There are now numerous centres offering legal advice and help to people who want to make a complaint, and Almaty and the capital Astana also have phone hotlines where people can ring in to report cases.



Kasymov says his council has investigated 400 claims so far.



“The most important thing is for people not to offer illegal inducements but to go higher up the system or to specialised centres to get help,” he said.



Some commentators hold that the low-level corruption that affects the average citizen is inseparable from the nature of the political regime in Kazakstan, and argue that the former cannot change unless the latter does, too.



“It’s going to be impossible to root out corruption unless honest leaders with clean hands come to power,” said. Asylbek Kojakhmetov, who heads a residents’ pressure group called Shanyrak. “The system won’t change as long as the bosses of state institutions win approbation from their colleagues by giving them expensive gifts of dubious provenance. That corporate ethic among state officials forms the basis for corruption.”



Kojakhmetov welcomes the introduction of anti-corruption legislation, although he insists that laws must target those at the top rather than the average person who has little option but to pay bribes.



A professor of politics who did not want to be named said the authorities would need to show they were serious about dealing with the problem before their anti-corruption efforts were seen as credible.
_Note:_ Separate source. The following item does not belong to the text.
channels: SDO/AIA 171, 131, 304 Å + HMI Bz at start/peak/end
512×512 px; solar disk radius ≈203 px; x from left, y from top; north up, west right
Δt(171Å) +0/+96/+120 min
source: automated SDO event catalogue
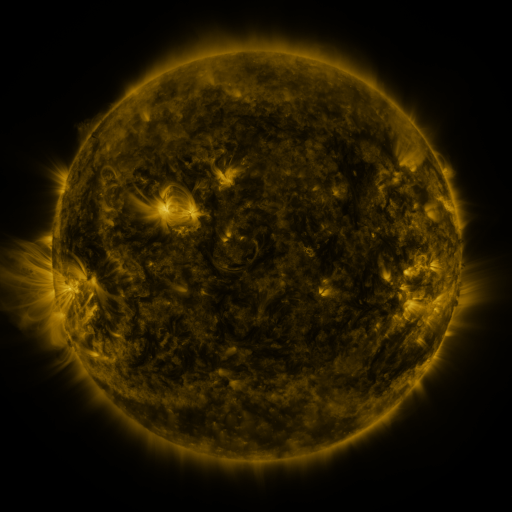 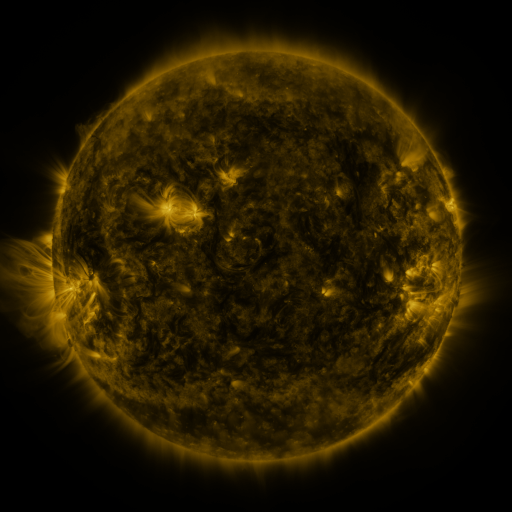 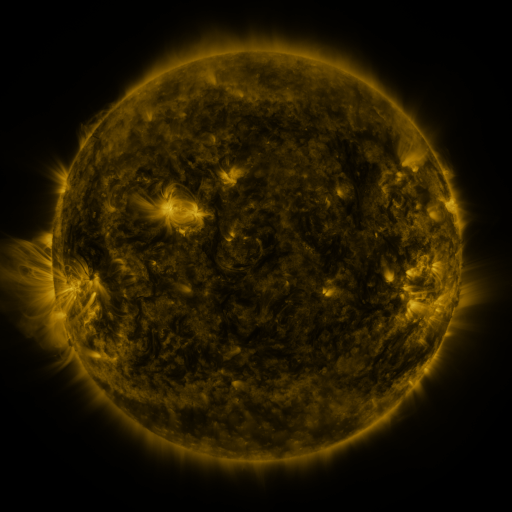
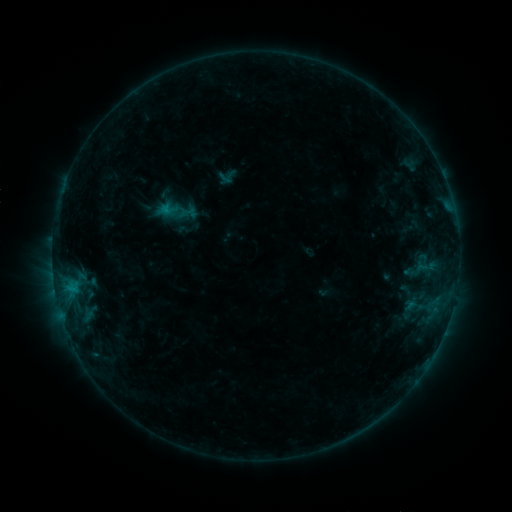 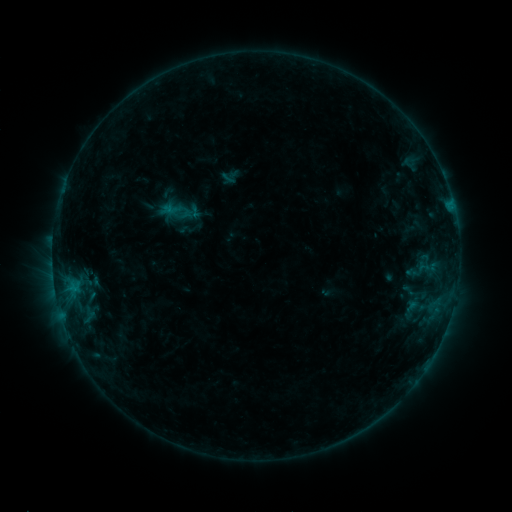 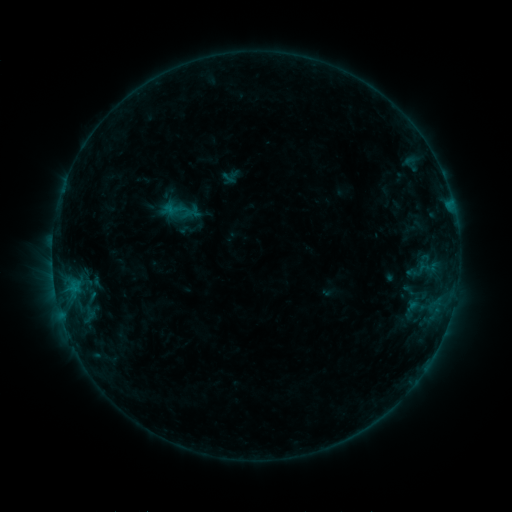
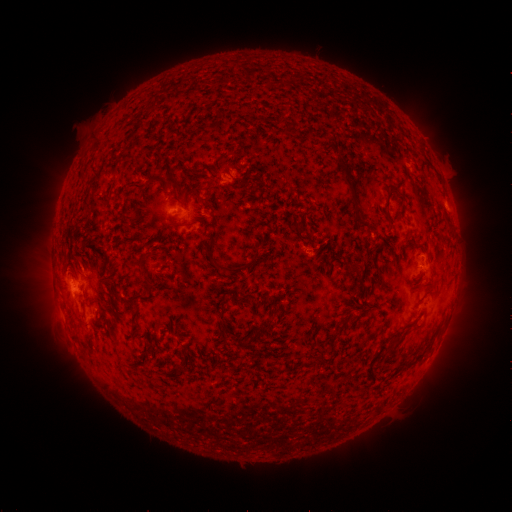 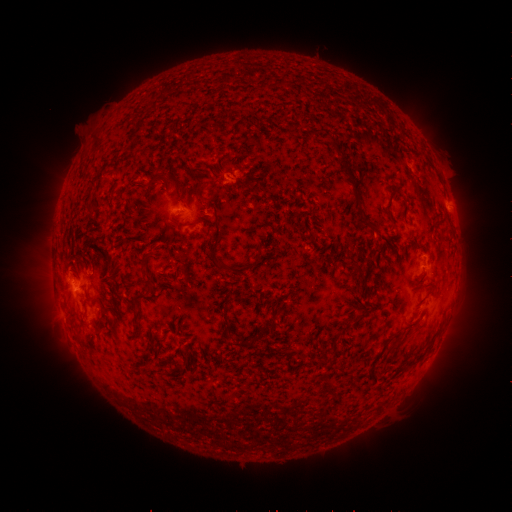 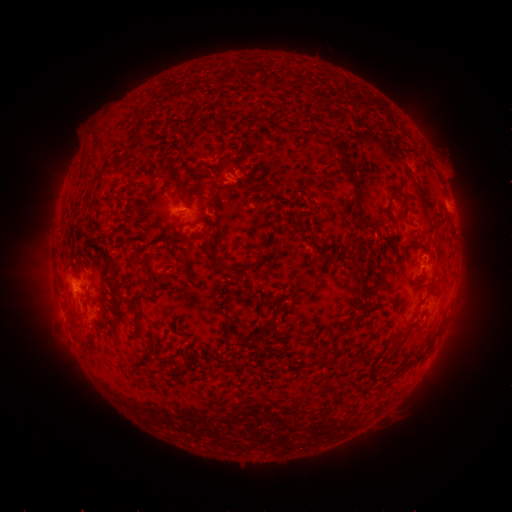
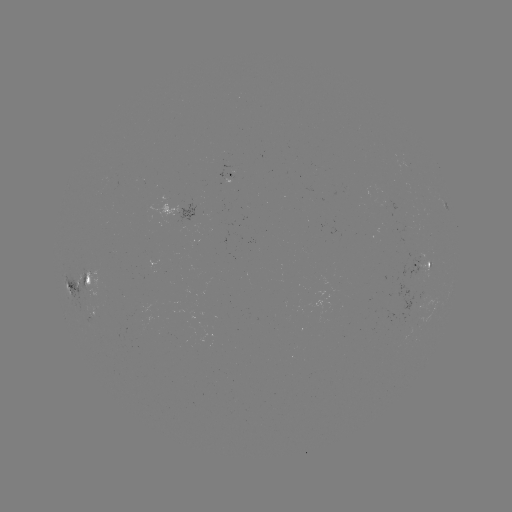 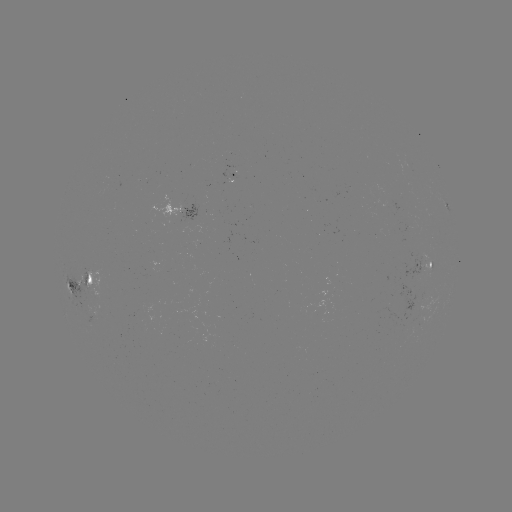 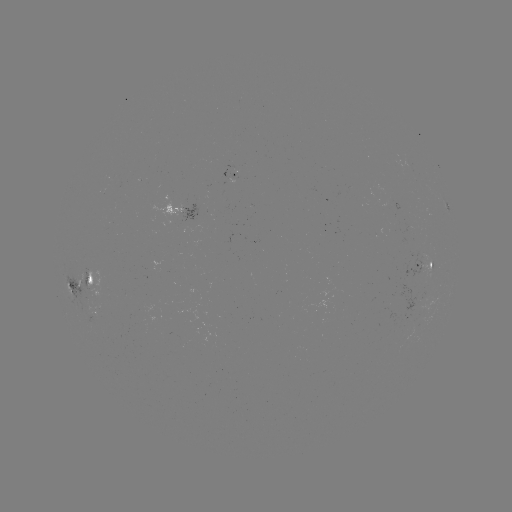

“They arrest and try a few people – a mere handful of cases – and put this on television just for show,” he said, suggesting that bigger fish never get caught.



According to Viktoria of the Kazakstan Bureau for Human Rights and Rule of Law, only a “total purge of the corrupt” will work – and that will only become possible “either if there’s a change of political leadership, or if the current leadership demonstrates the political will”.



MOOD OF RESIGNATION



Lawyer Sergei Utkin is confidence that with the right kind of public campaigns, people would be encouraged to stand up and be counted.



“People will be prepared to fight [corruption] if they are offered a specific action plan, presented accessibly and in the right way,” he said.



Yet many Kazakstan citizens appear to prefer the path of least resistance.



“For me, it’s easier to leave things as they are,” said Aslan Azarbiev. “If I start lodging complaints and fighting for justice, I might lose my job. They don’t like people like that in Kazakstan.”



And there will always be attempts to get round the rules. A student who declined to give his name said people would turn to middlemen to escape prosecution.



“I don’t know about other universities, but at ours you can pay 300 dollars to a particular individual who will negotiate good marks with your teacher. Thanks to these people, I will never get caught giving a bribe,” he said.



Olga Shevchenko is an IWPR contributor in Almaty.